## Stored rows
☆ ☆ ☆ ☆
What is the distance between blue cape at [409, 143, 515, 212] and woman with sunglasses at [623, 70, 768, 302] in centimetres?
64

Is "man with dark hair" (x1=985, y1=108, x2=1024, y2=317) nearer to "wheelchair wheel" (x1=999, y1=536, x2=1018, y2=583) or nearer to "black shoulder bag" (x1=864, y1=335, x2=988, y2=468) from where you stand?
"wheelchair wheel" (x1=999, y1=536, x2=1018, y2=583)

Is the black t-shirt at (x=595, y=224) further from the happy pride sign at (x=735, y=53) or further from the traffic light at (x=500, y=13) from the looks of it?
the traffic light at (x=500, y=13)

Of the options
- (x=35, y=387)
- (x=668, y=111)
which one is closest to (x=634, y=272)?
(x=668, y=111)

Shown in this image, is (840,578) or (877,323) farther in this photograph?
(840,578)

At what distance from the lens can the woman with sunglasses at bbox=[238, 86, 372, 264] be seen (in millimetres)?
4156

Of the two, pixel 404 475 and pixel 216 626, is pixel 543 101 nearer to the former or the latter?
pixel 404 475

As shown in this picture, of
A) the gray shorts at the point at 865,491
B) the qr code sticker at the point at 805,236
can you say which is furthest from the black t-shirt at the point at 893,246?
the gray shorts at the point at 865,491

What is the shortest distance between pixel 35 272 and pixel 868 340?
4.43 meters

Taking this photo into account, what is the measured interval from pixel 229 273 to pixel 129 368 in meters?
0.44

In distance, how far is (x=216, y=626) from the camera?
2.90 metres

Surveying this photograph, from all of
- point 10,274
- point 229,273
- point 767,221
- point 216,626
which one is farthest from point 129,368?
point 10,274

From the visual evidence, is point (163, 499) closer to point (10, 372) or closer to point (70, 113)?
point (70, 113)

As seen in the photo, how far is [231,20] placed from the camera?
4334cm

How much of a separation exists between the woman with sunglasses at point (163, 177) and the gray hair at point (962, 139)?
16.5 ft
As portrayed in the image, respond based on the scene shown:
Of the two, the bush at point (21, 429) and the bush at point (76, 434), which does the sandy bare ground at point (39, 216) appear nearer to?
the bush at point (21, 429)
☆ ☆ ☆ ☆
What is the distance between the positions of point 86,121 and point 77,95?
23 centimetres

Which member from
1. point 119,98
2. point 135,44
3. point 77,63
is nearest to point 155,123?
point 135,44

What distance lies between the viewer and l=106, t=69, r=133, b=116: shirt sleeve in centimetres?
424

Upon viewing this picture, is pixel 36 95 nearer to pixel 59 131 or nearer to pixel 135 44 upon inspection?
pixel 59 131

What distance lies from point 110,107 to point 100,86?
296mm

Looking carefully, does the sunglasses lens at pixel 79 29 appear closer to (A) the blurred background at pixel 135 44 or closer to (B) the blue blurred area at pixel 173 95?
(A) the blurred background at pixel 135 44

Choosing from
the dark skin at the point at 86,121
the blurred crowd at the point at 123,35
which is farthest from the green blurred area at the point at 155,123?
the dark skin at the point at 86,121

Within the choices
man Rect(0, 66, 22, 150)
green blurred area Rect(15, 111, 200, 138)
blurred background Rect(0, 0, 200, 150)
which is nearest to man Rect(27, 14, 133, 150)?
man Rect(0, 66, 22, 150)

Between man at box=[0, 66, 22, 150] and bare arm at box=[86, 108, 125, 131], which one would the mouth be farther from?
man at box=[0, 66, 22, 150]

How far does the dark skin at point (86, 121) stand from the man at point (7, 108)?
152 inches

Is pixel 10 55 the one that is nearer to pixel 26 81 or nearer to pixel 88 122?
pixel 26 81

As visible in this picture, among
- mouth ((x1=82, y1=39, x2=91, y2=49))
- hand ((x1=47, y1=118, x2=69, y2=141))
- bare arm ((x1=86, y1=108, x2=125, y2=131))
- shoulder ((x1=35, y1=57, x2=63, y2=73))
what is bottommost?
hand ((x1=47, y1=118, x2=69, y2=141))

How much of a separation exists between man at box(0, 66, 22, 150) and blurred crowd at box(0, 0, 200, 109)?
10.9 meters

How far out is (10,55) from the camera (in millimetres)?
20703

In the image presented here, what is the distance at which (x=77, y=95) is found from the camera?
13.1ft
☆ ☆ ☆ ☆
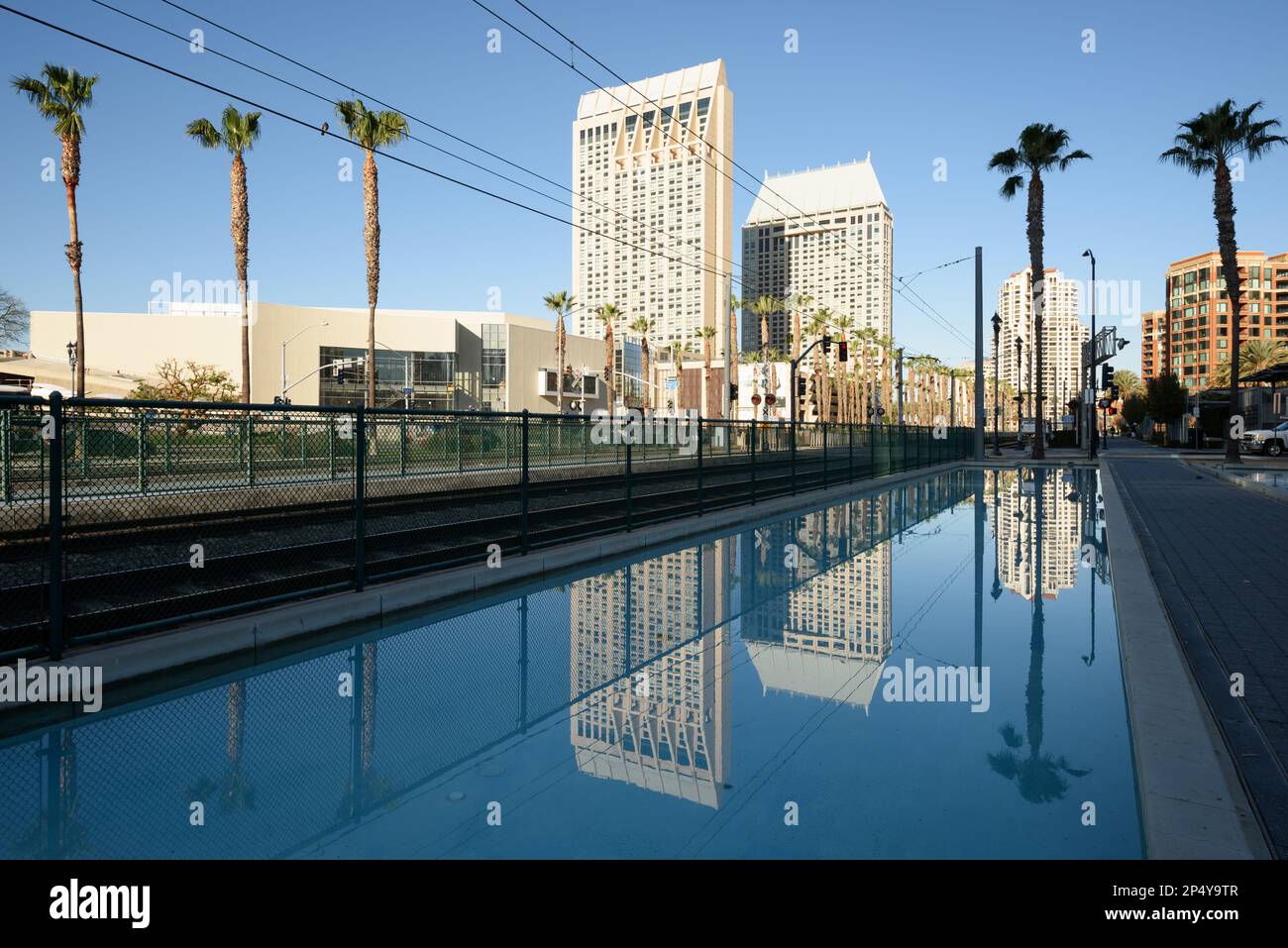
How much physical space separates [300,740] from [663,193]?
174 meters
☆ ☆ ☆ ☆
## Task brief
From the listing above, pull out every line that contains the string "blurred", treating uppercase and lowercase as different, and copy each such line in full.

## Answer
Looking carefully, does the sunglasses lens at pixel 79 29 appear closer to (A) the blurred background at pixel 135 44 or closer to (B) the blue blurred area at pixel 173 95?
(A) the blurred background at pixel 135 44
the blurred crowd at the point at 123,35
which is farthest from the green blurred area at the point at 155,123?
green blurred area Rect(15, 111, 200, 138)
blurred background Rect(0, 0, 200, 150)
How much of a separation exists between man at box(0, 66, 22, 150) and blurred crowd at box(0, 0, 200, 109)?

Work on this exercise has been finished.